Thoughts on DALL·E 3
In less than a year, the quality of the images generated by DALL·E has improved dramatically. In Oct’22 I had given DALL·E 2 some unusual cricket related prompts. I revisited them to compare the results against DALL·E 3.
My first prompt:
Astronauts playing cricket on moon
Resulted in a set of these four images:
While DALL·E 2 had struggled to render the humans, the wickets and the bats accurately, DALL·E 3 had no problems with them. Sure, there are still a lot other issues with these images - multiple moons or earths in the background, missing helmets, beard jutting out of at least one astronaut’s visor and in one case, batsmen standing across the width of the crease rather than its length. But still, I couldn’t help but be impressed by how far we have come in a matter of months. DALL·E 2 had seemed quite revolutionary back then but relative to DALL·E 3, its output looks like grotesque smudges.
One of the questions I had raised in my original post…
What race or skin tone should the AI have given to these depictions of humans? To say nothing of their gender. Did DALL·E try to cop out of having to settle this question by generating generic illustrations of humans in spacesuits as the first three choices? The reality with AI is often more anodyne - it merely reflects the images the model was trained on.
…seems to have been addressed.
This prompt covers two human endeavours that are not very diverse individually, let alone their intersection. DALL·E 3 still did a fine job of producing pictures that were very inclusive. It does so by rewriting your prompts before feeding them into the image generation pipeline. In doing so, it adds a bit more detail and variation. My succinct five-word prompt was rewritten four times with specifics of gender and race:
Photo of a female astronaut of Asian descent and a male astronaut of African descent playing cricket on the moon’s surface, with Earth in the background.
Illustration of two astronauts, one of Hispanic descent and one of Caucasian descent, engaged in a game of cricket on the moon. The moon’s craters and the pitch are clearly visible.

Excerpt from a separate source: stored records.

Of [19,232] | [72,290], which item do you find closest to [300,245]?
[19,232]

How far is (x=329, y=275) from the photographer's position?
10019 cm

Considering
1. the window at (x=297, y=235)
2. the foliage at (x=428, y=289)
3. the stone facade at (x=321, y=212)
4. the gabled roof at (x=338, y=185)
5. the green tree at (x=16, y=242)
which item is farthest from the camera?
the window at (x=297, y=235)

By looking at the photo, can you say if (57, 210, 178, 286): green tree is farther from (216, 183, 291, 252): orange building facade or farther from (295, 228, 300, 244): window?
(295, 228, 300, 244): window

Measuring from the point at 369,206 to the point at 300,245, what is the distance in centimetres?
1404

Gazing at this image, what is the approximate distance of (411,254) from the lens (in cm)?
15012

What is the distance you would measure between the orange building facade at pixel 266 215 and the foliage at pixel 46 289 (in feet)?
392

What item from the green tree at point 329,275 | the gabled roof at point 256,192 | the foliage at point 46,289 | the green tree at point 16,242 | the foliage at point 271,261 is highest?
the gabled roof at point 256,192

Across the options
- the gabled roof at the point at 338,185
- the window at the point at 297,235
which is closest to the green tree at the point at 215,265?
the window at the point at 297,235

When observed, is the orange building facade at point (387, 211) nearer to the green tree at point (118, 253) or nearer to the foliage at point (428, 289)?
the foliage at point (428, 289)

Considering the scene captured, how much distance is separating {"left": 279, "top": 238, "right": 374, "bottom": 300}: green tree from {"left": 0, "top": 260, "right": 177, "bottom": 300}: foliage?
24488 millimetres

Rendered image of a male astronaut of Middle Eastern descent bowling to a female astronaut of European descent on the moon. The cricket bat, ball, and wickets are clearly seen.

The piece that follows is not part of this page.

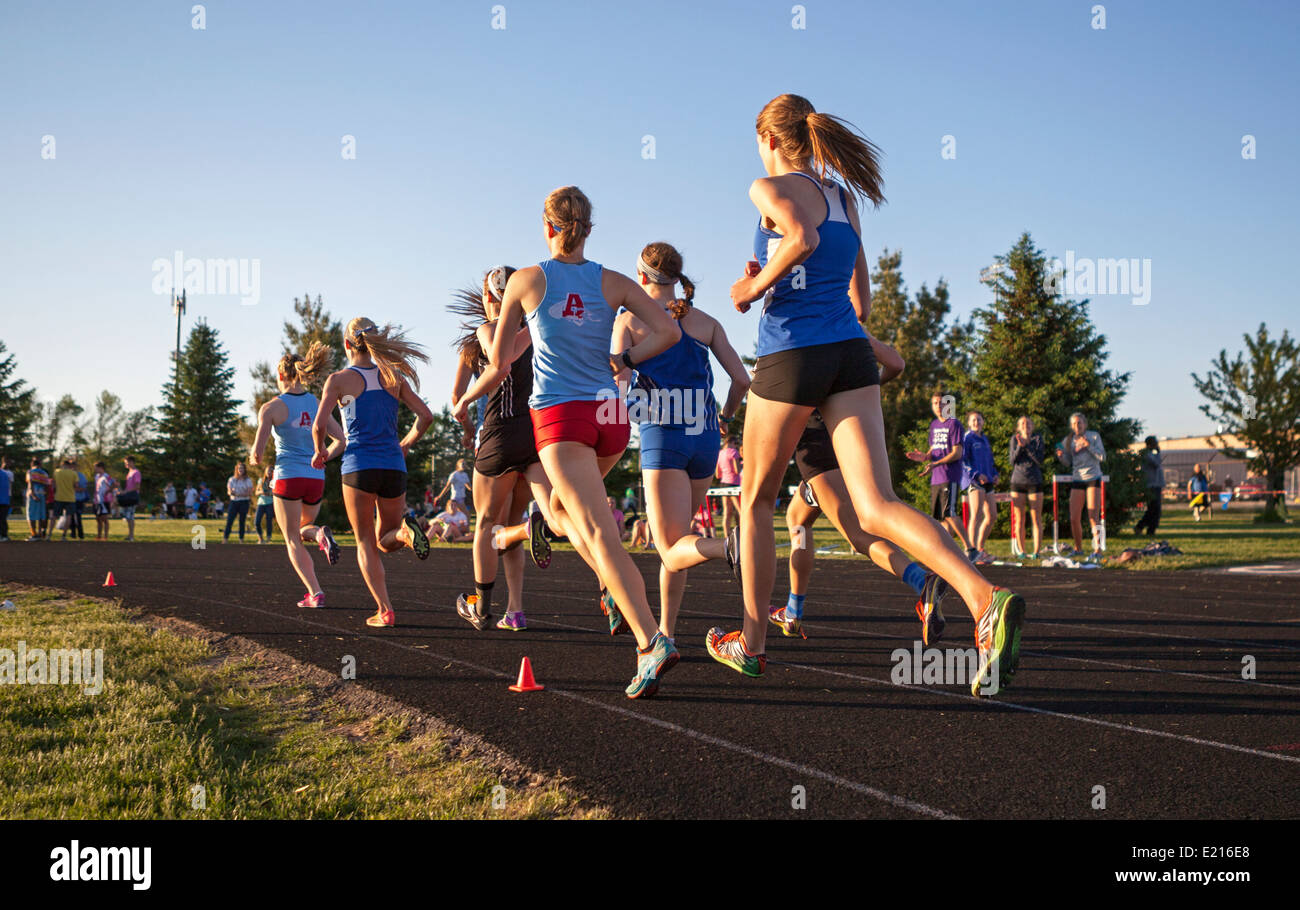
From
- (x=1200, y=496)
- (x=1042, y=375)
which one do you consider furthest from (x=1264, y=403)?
(x=1042, y=375)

Photo of three astronauts, one male of Indian descent, one female of Indigenous descent, and another male of mixed race, playing cricket on the moon with the stars shining brightly above.
My second prompt…
Astronauts playing cricket on moon with three slips and a gully and earth rising in the background
…did not result in images of astronauts holding impossibly long bats bordering on polo sticks. Still, as impressive as the output is visually, it is a long way away from the cricket field setting the prompt describes. In the last image, a white cricket ball is seen lying in a crater - one wonders if they just chose a terrible spot for the pitch or if it was made by a bowler pitching with superhuman strength.
My final prompt gave results that also looked quite plausible:
Sachin Tendulkar playing a pull shot while riding an elephant in Mumbai
While I woundn’t mistake any of the players as Sachin Tendulkar, they definitely look like cricket players and not mahauts on tuskless elephants with polo sticks that DALL·E 2 had generated in 2022. More importantly, the backgrounds in all four images are quite evocative of Mumbai. Especially the building in the background of the first image - it looks like the facade of the iconic Taj Mahal Palace hotel.
And once you know that DALL·E rewrites yours prompts you can also ask it not to. You get four1 identical images but they adhere much more closely to your prompt’s intent. In my case, I finally got someone that might pass for Sachin Tendulakar from a distance.
At this rate, you could expect another post next year where I wonder what exactly had impressed me about these pictures by DALL·E 3.
Four images was the default images DALL·E 3 would render in response to a prompt when it had launched last year. Within a few weeks of the launch, they seem to have been reduced it to two - presumably to save GPU resources in the face of massive demand?↩︎